Le modèle « workaholic » hérité des générations précédentes ? Très peu pour la génération Z. L’idée de sacrifier sa vie personnelle sur l’autel de la carrière est massivement rejetée. Les attentes de la génération Z au travail sont claires : équilibre vie pro/perso, management bienveillant, reconnaissance qui va au-delà du salaire.

La flexibilité, condition non négociable

Selon une étude Deloitte, 75 % des jeunes de cette génération considèrent la flexibilité du lieu de travail comme un critère décisif dans leur choix d’employeur. Télétravail, horaires aménagés, autonomie dans l’organisation : ce ne sont plus des avantages. Ce sont des attendus.

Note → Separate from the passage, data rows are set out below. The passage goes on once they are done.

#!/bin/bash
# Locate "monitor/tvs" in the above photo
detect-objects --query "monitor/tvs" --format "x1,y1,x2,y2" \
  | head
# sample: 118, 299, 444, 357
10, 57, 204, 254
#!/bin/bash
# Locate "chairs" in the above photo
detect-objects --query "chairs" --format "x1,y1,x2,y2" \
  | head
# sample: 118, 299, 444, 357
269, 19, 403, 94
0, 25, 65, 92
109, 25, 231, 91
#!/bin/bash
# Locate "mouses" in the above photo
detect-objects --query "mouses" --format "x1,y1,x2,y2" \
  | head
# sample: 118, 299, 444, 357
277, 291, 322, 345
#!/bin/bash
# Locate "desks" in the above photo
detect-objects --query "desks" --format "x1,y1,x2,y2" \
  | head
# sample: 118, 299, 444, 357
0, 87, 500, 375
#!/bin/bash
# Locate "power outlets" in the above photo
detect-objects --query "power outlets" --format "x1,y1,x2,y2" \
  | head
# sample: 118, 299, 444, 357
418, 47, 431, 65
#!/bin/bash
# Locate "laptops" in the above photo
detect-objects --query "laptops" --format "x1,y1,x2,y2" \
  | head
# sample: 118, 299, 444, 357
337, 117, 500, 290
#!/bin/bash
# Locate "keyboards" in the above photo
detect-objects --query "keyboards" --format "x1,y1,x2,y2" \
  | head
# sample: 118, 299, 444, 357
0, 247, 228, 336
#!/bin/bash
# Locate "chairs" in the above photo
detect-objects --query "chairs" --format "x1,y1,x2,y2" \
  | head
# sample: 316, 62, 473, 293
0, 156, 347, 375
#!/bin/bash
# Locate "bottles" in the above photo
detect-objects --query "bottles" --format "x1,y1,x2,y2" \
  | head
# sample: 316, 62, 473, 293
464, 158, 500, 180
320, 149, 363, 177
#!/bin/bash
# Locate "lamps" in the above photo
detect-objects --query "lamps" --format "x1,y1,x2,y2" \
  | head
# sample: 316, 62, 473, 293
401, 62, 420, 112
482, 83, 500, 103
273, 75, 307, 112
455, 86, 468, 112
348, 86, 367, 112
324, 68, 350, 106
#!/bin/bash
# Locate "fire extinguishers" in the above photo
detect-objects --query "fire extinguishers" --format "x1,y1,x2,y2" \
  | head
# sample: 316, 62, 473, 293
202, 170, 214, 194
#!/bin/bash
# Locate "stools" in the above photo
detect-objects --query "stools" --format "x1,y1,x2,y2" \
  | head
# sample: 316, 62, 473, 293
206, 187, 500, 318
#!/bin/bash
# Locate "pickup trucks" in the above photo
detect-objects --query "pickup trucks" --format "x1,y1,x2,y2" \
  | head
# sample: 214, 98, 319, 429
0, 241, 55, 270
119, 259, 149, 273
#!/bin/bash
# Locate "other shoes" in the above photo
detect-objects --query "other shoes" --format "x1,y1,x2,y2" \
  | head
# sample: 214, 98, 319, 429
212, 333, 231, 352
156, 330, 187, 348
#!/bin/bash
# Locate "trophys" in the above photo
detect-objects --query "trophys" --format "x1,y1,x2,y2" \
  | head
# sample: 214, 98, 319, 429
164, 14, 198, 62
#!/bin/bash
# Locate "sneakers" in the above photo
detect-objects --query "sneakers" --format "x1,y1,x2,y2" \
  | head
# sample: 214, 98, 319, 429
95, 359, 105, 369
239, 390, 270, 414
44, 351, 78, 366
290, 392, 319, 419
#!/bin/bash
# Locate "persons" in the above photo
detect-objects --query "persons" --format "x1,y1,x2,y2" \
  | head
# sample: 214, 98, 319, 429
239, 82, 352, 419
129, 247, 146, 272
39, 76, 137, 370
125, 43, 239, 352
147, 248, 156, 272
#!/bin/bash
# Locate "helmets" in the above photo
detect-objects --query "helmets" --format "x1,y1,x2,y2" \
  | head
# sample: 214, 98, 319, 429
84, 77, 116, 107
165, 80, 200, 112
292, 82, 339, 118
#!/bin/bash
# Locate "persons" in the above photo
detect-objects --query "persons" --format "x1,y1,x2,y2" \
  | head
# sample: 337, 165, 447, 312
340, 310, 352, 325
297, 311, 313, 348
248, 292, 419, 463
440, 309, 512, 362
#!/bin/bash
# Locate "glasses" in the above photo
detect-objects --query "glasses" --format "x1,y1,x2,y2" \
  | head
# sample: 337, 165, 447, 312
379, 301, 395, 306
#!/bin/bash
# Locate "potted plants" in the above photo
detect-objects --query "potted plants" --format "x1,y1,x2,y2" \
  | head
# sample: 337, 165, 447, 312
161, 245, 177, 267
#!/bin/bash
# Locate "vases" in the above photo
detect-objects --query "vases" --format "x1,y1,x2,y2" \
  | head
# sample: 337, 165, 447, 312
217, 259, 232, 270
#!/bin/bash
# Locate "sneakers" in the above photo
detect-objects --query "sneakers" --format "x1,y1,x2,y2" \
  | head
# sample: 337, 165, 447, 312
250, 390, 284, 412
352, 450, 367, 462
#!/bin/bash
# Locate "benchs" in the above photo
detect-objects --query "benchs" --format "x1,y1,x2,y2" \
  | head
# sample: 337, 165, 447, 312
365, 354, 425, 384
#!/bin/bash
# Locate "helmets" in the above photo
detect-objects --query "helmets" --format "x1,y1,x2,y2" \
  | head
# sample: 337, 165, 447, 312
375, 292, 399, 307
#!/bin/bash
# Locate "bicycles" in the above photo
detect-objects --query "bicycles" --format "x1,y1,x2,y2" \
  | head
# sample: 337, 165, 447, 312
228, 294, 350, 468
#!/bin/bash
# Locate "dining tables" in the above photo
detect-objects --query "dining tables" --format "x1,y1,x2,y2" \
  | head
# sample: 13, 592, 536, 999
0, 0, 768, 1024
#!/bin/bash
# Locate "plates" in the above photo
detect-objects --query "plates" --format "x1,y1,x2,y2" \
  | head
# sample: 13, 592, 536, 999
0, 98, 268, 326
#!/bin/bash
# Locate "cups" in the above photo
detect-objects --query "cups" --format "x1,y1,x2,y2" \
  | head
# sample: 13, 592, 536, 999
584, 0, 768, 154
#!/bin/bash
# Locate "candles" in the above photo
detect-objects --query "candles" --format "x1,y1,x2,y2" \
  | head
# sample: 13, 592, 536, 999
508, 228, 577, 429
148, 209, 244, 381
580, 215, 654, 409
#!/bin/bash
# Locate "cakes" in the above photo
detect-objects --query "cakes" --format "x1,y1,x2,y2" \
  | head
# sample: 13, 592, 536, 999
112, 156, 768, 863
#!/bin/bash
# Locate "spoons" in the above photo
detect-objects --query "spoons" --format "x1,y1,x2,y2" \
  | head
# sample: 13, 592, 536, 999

Une entreprise qui n’offre pas cette souplesse perd des candidats avant même l’entretien.

La transparence, une exigence de fond

La génération Z n’est pas dupe des discours corporate lisses. Elle attend que les RH et les dirigeants parlent ouvertement de stress, de charge mentale, de burn-out. Non pas pour s’apitoyer, mais pour montrer que l’entreprise voit la réalité en face. Cette authenticité est perçue comme un gage de confiance, bien plus que n’importe quelle politique bien-être affichée en couleurs sur l’intranet.

Vers une nouvelle culture de bien-être mental au travail ?

Un changement de fond est en cours. La santé mentale ne peut plus être traitée comme un bénéfice secondaire ou une ligne dans le rapport RSE. Elle s’impose progressivement comme un enjeu central, directement lié à l’engagement, à la performance et à la fidélisation des équipes. Dans ce contexte, les entreprises sont amenées à repenser leurs pratiques et leur organisation pour intégrer durablement le bien-être psychologique au cœur du travail.

Des managers appelés à changer de posture

L’enjeu pour les encadrants est de taille. Passer du contrôle à l’accompagnement, c’est tout un modèle à repenser. Écouter, détecter les signaux faibles, créer des espaces de parole : ces compétences deviennent aussi importantes que les compétences techniques.

Une responsabilité collective

Les entreprises ne peuvent pas porter seules ce changement. Écoles, institutions, politiques publiques de santé : l’ensemble de la société est concerné. Mais les organisations ont un rôle de levier évident, par leur capacité à agir concrètement sur le quotidien de leurs équipes.